Она чувствовала, что ее покидают силы, но продолжала отрицательно качать головой.
— Пойдемте, друзья. И вы, сватьюшка, с нами, — сурово сказал он и зашагал к дверям.
Ей почудилось, что мир закачался. Она прислонилась к печке и неподвижным взглядом уставилась на Антека. Зачем скрывать? Напрасно отпираться. Они знают все. Он пришел к ней просто поиграть в жестокую игру, как кошка с мышкой, с бедной, испуганной мышкой, которой все равно некуда убежать, потому что кошка ждет с протянутой лапкой. Хлоп — и поволокут ее в заднюю светелку, прямо к постели Сергея… А потом все разом утихнет, умолкнет, исчезнет, будто ее тут никогда не было, не было…
— Так пойдемте, сватьюшка! — донесся до нее с порога леденящий душу голос Антека.
Не помня себя, она пошла за ними. Ульяна едва передвигала одеревеневшие от страха ноги. Когда они направились к комнате Сергея, ей показалось, будто пол закачался под ней и она падает в ужасную, бездонную пропасть. Все лица — Мартина, Сергея, старика Смржа, немецких солдат и Антека — слились перед ее глазами в одно большое пятно. Предательский вопль, который она все это время подавляла в себе нечеловеческим усилием воли, готов был вот-вот вырваться из груди.

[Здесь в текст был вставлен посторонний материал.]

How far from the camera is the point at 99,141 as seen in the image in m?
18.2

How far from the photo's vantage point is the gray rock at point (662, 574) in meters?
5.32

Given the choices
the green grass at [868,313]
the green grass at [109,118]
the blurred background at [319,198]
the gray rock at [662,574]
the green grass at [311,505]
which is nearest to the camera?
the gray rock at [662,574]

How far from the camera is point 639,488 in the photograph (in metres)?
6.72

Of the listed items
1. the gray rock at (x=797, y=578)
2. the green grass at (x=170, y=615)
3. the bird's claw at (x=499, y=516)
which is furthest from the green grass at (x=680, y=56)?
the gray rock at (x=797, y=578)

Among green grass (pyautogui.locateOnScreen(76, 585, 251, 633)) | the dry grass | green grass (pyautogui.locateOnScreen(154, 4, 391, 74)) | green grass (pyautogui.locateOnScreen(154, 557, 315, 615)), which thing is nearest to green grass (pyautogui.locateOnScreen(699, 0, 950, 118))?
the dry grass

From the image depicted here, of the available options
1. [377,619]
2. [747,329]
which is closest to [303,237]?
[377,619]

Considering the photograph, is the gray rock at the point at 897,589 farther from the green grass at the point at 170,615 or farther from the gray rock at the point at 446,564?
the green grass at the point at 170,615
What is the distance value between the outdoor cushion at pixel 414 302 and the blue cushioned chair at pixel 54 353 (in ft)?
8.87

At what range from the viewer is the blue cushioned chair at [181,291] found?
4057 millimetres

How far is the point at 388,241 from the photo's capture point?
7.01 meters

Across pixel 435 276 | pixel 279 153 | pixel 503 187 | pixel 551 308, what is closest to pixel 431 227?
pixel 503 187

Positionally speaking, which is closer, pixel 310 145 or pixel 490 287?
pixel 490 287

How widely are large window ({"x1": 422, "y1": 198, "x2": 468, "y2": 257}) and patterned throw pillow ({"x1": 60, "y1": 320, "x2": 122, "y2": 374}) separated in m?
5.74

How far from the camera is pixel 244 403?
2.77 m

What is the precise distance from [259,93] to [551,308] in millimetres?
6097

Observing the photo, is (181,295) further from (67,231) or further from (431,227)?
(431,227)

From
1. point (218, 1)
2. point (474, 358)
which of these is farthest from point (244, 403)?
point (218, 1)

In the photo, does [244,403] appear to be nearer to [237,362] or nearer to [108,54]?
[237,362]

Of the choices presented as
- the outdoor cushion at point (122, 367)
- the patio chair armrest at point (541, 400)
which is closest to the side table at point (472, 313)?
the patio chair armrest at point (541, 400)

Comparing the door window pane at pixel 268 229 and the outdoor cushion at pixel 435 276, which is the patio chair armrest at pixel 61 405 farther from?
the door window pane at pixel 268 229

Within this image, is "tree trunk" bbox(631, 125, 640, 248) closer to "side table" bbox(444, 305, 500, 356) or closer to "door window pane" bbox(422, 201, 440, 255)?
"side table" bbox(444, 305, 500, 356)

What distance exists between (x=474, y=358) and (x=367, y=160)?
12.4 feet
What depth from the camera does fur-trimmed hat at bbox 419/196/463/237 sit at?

Она шла как во сне, и голоса и фигуры солдат видела будто сквозь пелену густого тумана. Ей уже казалось, что она видит призрачный сон, в котором по чьей-то команде все закружилось, завертелось, а потом вдруг остановилось, внезапно открыв недвижимое тело Сергея. А потом все снова закружилось и снова остановилось, и вновь открывалось и закрывалось неестественно скорчившееся тело Сергея. Это повторялось бесконечно долго, это ужасало ее и заставляло напрягать мысль, чтобы освободиться от этой невозможной, безумной, абсурдной бессмыслицы. Все это она воспринимала, как бы находясь за стеклянной стеной, как если бы это происходило помимо ее, за пределом ее понимания. Она смотрела, широко раскрыв глаза, как они основательно все рассматривают, обыскивают, простукивают, как во всем копаются, а постель, которая дышала, вздымалась и прямо-таки жила жизнью живого Сергея, постель, из-под высоко наваленных перин которой вырывались вздохи, эту постель они не видели. Они ходили вокруг нее, будто ее тут и не было, будто ее не существовало, будто она была невидимой. Они проходили возле нее один за другим с подозрительным равнодушием. Они проходили и уходили, и наконец ушли совсем — в сенцы, еще раз молча взглянув на Ульяну.